Nach Informationen der Süddeutschen ist es in der Unionsfraktion im Bundestag gestern zu einer heftigen Auseinandersetzung um die Positionierung von CDU und CSU zur Homo-Ehe gekommen. Unter Zugzwang gesetzt hat sie das kürzlich ergangene Urteil des Bundesverfassungsgerichts zur Sukzessivadoption, dem in diesem Jahr vermutlich ein weiteres folgen wird. 

Die Fraktion spaltet sich in zwei Lager: Auf der einen Seite sind die, die sich nicht von den Entscheidungen des höchsten Gerichts treiben lassen, sondern in die politische Offensive gehen wollen. Zu ihnen gehören Fraktionschef Volker Kauder und der Parlamentarische Geschäftsführer Michael Grosse-Brömer. Weil der nächste Richterspruch eine absehbare Richtung haben werde, »sollten wir jetzt möglichst rasch handeln und die erforderliche verfassungsrechtliche Gleichstellung auch durchführen«, sagte er.

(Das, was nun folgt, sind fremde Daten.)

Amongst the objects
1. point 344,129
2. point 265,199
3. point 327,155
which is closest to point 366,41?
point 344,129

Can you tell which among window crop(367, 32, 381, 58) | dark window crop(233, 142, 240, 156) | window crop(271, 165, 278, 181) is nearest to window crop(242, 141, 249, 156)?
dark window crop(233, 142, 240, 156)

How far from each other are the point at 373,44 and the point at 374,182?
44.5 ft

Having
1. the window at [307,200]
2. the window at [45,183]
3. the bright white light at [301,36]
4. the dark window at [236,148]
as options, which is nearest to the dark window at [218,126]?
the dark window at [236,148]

Auf der anderen Seite stehen Konservative wie Erika Steinbach, Horst Seehofer, Alexander Dobrindt und Gerda Hasselfeldt. Sie sind der Auffassung, dass die Union nicht einfach so bewährte Positionen räumen sollte und plädieren dafür, sich an den Spruch des Gerichts in dieser speziellen Frage zu halten, aber nicht vorauseilend zu handeln.

Merkel und Schäuble waren in der Sitzung um Vermittlung zwischen den beiden Lagern bemüht. Schäubles an Norbert Geist gerichtetes Plädoyer für Verständnis für den Zeitgeist wurde als »altersmilde« bezeichnet.

 

FreieWelt.net

Kommentare

  1. Insasse sagt:

    So soll es sein: Streiten – stören – zerstören. Divide et impera.
    Das wird möglich, indem fortlaufend mit Hilfe der Medien irrsinnige Themen auf’s Tapet gebracht werden. Und statt daß die Medien nun diese Themen als das entlarven, was sie sind, sorgen eben diese Medien für ein endloses und ernsthaftes Gefasel über solch gefährlichen Unsinn. So stiftet man Zwietracht. Und die Politik schiebt dem ganzen natürlich ebenfalls keinen Riegel vor.